**GIVEN DATA**
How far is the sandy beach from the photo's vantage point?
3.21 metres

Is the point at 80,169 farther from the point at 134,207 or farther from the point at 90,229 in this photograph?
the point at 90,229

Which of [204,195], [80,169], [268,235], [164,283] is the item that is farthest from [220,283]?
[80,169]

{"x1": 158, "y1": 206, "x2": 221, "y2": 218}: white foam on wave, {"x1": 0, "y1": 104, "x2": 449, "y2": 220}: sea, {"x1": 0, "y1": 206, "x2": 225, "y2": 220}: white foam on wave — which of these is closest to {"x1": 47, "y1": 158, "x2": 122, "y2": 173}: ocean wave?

**STATED TASK**
Copy out every line of the records above verbatim, with no changes.

**RESULT OF THIS EXERCISE**
How far is the sandy beach from the photo's vantage point?
3.21 metres

Is the point at 80,169 farther from the point at 134,207 or farther from the point at 90,229 in this photograph?
the point at 90,229

Which of [204,195], [80,169], [268,235], [164,283] is the item that is farthest from [220,283]?
[80,169]

{"x1": 158, "y1": 206, "x2": 221, "y2": 218}: white foam on wave, {"x1": 0, "y1": 104, "x2": 449, "y2": 220}: sea, {"x1": 0, "y1": 206, "x2": 225, "y2": 220}: white foam on wave — which of these is closest to {"x1": 47, "y1": 158, "x2": 122, "y2": 173}: ocean wave?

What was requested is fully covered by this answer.